**Texto de lectura:**
= = =

¿Privatizar o no privatizar? En otras épocas los bandos enfrentados por este dilema estaban más claramente definidos. Había una infinidad de empresas estatales, la gran mayoría de las cuales se gestionaba de forma desastrosa, lo que hacía pensar a algunos que no había mejor alternativa –o más remedio– que ponerlas en manos de gestores privados, mientras que otros pronosticaban que esto llevaría invariablemente a una combinación funesta de Estado escuálido y ciudadanos esquilmados.
De cualquiera que tome posición en ese debate, se podría decir que está ‘ideologizado’ en tal o cual sentido. Pero en este dilema en particular –el del Estado subsidiario vs. el Estado empresario–, la evidencia favorece contundentemente a quienes se alinean con lo primero, más allá de que el perdurable romanticismo de otros respecto de los ‘sectores estratégicos’ mantenga viva su fe en que se puede seguir insistiendo sin volver a tropezar con la misma piedra.

= = =

**Material de datos:**
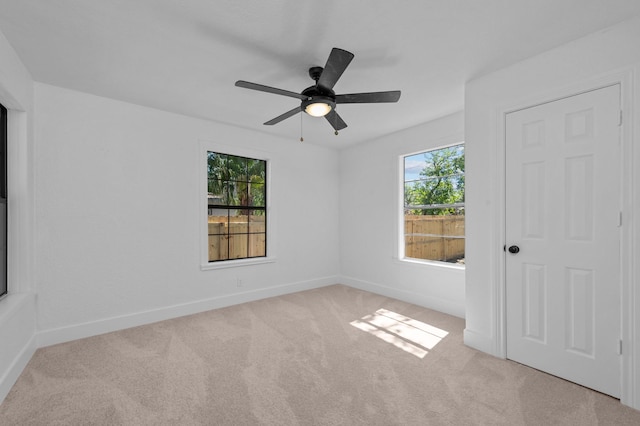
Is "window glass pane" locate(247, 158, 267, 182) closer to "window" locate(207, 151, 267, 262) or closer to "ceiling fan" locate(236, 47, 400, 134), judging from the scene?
"window" locate(207, 151, 267, 262)

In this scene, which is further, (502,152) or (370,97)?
(502,152)

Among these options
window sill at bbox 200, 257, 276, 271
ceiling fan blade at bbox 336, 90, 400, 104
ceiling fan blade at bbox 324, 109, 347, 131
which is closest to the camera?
ceiling fan blade at bbox 336, 90, 400, 104

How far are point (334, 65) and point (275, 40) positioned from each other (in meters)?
0.56

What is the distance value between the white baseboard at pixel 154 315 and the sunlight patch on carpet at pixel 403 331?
155 cm

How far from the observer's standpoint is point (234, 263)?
13.7 ft

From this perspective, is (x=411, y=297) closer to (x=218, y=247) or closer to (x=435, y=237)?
(x=435, y=237)

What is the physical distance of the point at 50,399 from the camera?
6.69 feet

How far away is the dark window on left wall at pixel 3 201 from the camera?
2.45 m

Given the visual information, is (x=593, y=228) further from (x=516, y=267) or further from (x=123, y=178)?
→ (x=123, y=178)

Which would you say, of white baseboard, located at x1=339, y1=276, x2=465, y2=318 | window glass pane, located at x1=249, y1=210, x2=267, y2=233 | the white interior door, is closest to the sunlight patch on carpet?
white baseboard, located at x1=339, y1=276, x2=465, y2=318

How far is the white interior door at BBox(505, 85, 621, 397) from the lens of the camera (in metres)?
2.07

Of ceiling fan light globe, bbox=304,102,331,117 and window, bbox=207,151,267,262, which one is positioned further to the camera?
window, bbox=207,151,267,262

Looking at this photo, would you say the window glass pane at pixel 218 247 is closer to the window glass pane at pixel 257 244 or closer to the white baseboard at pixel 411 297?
the window glass pane at pixel 257 244

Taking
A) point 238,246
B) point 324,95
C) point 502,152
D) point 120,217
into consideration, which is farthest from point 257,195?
point 502,152
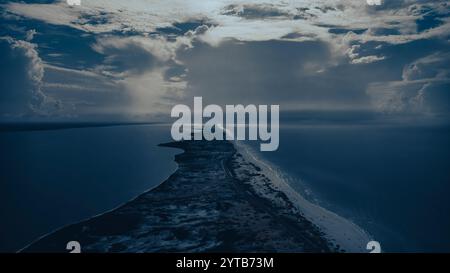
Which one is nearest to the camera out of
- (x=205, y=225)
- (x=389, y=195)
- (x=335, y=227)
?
(x=205, y=225)

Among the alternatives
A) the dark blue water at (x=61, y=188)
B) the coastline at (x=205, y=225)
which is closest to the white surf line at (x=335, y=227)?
the coastline at (x=205, y=225)

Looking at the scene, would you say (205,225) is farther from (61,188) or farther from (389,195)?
(389,195)

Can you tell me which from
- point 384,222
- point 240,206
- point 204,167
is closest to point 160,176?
point 204,167

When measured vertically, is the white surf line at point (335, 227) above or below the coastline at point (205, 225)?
below

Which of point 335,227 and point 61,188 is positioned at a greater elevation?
point 61,188

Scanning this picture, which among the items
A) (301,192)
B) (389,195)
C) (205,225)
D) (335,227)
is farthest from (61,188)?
(389,195)

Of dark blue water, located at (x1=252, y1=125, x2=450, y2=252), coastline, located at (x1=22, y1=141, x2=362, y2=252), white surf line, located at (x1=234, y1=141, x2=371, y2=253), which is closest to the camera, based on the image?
coastline, located at (x1=22, y1=141, x2=362, y2=252)

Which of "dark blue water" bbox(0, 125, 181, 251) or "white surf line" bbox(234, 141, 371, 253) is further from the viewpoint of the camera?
"dark blue water" bbox(0, 125, 181, 251)

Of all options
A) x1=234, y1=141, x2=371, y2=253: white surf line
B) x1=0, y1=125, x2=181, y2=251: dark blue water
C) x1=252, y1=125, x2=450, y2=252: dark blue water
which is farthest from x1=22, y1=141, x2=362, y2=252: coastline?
x1=252, y1=125, x2=450, y2=252: dark blue water

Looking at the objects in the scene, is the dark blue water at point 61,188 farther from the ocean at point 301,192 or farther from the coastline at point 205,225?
the coastline at point 205,225

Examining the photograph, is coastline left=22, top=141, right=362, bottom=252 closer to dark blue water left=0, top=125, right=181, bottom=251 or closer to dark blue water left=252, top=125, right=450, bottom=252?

= = =

**Qué se pide:**
**A)** Según el texto sobre la privatización, ¿cómo se gestionaba la gran mayoría de las empresas estatales en otras épocas?
**B)** Prolonga el texto sobre la privatización a partir de su última oración.

**Respuestas del ejercicio:**
**A)** De forma desastrosa.

**B)**
Más curioso es cuando, en tiempos como el presente, se abre una polémica en respuesta al supuesto intento de “privatizar” Machu Picchu. ¿A quién en su sano juicio se le ocurre sustraer a esta maravilla del mundo moderno de “lo público” para dejar que entre privados se la levanten en peso? Tremendo atrevimiento del Ministerio de Cultura, que debería ser, más bien, el principal guardián de lo “no privado”.
Pero esta indignación dura hasta que uno se da cuenta de que, con bastante frecuencia en el Perú, quienes advierten de la privatización como si fuera la llegada del apocalipsis son –oh, sorpresa– actores privados que tienen arreglos mercantilistas con el Estado, y la defensa de “lo público” es, en realidad, la protección de un negocio.
Dos ejemplos. Quienes favorecen que un porcentaje de las entradas al santuario inca se siga vendiendo en físico en Machu Picchu pueblo habiendo sospechas claras de fraude en los registros, ¿están defendiendo lo público o será que un grupo de ellos está protegiendo su muy privado bolsillo?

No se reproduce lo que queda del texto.